• **Excerpt to read**:
------

IP Multipathing (IPMP)

I did some testing with IPMP and similar examples as above. At this time the combination of IPMP and the defrouter configuration does not work. I have filed bug 6792116 to have this looked at.

[Updated 2009.01.20] After some addtional testing, especially with test addresses and probe based failure detection, I have seen IPMP work well only when zones are configured such that at least one zone is on each NIC in an IPMP group, including a standby NIC. For example, if you have two NICs, bge1 and bge2, at least one zone must be configured on bge1 and at least one on bge2. This is even the case when one of the NICs is in failed mode when the system or zone(s) boot. It turns out that the default route is added when the zone boot, and there is no later check for default route requirements as a zone is moved from one NIC to another based on IPMP failover or failback. Thus, I would recommend not using defrouter and IPMP together until the conbination is confirmed to work.

If this is important for your deployments, please add a service record to change request 6792116 and work with your service provide to have this addressed. Please also note that this works well with the IPMP Re-architecture coming soon to OpenSolaris.

Comments:

Fantastic article. I ask permission to be able tradutte Italian and insert it in my blog(see the URL on post comment). I guarantee that you will be referred to the original source(pingback with permanent link) and its author(Your Name & Blog). What do you think?

Best Regards
Michele Vecchiato

P.S.: Excuse me for my bad English, but i'm Italian ;-)
--
http://michelevecchiato.wordpress.com

Posted by Michele Vecchiato on January 14, 2009 at 09:42 AM EST #

Hi Michele, thank you for the feedback. I am happy that you like it and thankful and excited that you are willing to take the effort to translate it for others to better understand. It is OK with me that you translate it.

Steffen

Posted by Steffen Weiberle on January 14, 2009 at 08:16 PM EST #

Thanks Steffen, the kind of articles that we need.

------

• **Exercise 1**: From the IPMP excerpt, print the stretch from "P.S.: Excuse me" through "you translate it.".
• **Exercise 2**: According to the IPMP excerpt, at what point is the default route added?

------

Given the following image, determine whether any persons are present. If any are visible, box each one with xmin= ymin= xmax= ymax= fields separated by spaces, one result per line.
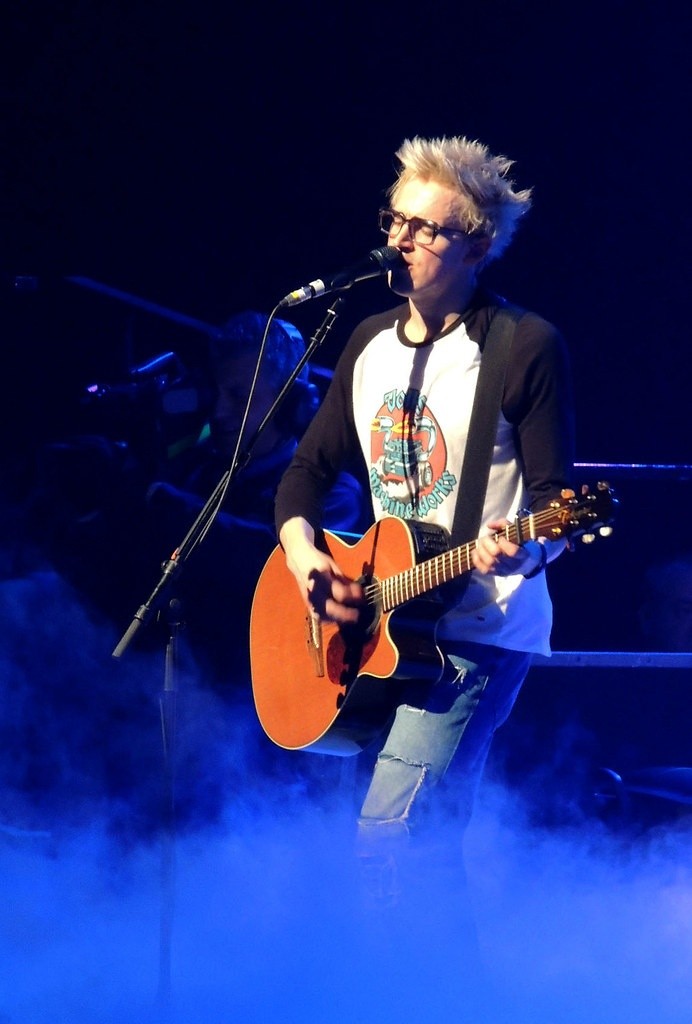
xmin=144 ymin=310 xmax=370 ymax=832
xmin=274 ymin=134 xmax=579 ymax=1022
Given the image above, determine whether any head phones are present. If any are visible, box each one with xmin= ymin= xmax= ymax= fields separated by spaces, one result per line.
xmin=209 ymin=313 xmax=320 ymax=440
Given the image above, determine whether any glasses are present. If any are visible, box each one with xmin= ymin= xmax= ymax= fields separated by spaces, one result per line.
xmin=378 ymin=207 xmax=469 ymax=246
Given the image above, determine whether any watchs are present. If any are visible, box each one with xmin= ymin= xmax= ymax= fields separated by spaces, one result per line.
xmin=523 ymin=542 xmax=548 ymax=581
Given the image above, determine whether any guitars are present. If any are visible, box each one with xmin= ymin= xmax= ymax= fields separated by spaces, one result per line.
xmin=250 ymin=481 xmax=622 ymax=758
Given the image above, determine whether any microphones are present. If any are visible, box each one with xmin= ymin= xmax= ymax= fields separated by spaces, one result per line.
xmin=279 ymin=244 xmax=401 ymax=308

------

• **Task output 1**:
P.S.: Excuse me for my bad English, but i'm Italian ;-)
--
http://michelevecchiato.wordpress.com

Posted by Michele Vecchiato on January 14, 2009 at 09:42 AM EST #

Hi Michele, thank you for the feedback. I am happy that you like it and thankful and excited that you are willing to take the effort to translate it for others to better understand. It is OK with me that you translate it.

• **Task output 2**: The default route is added when the zone boots.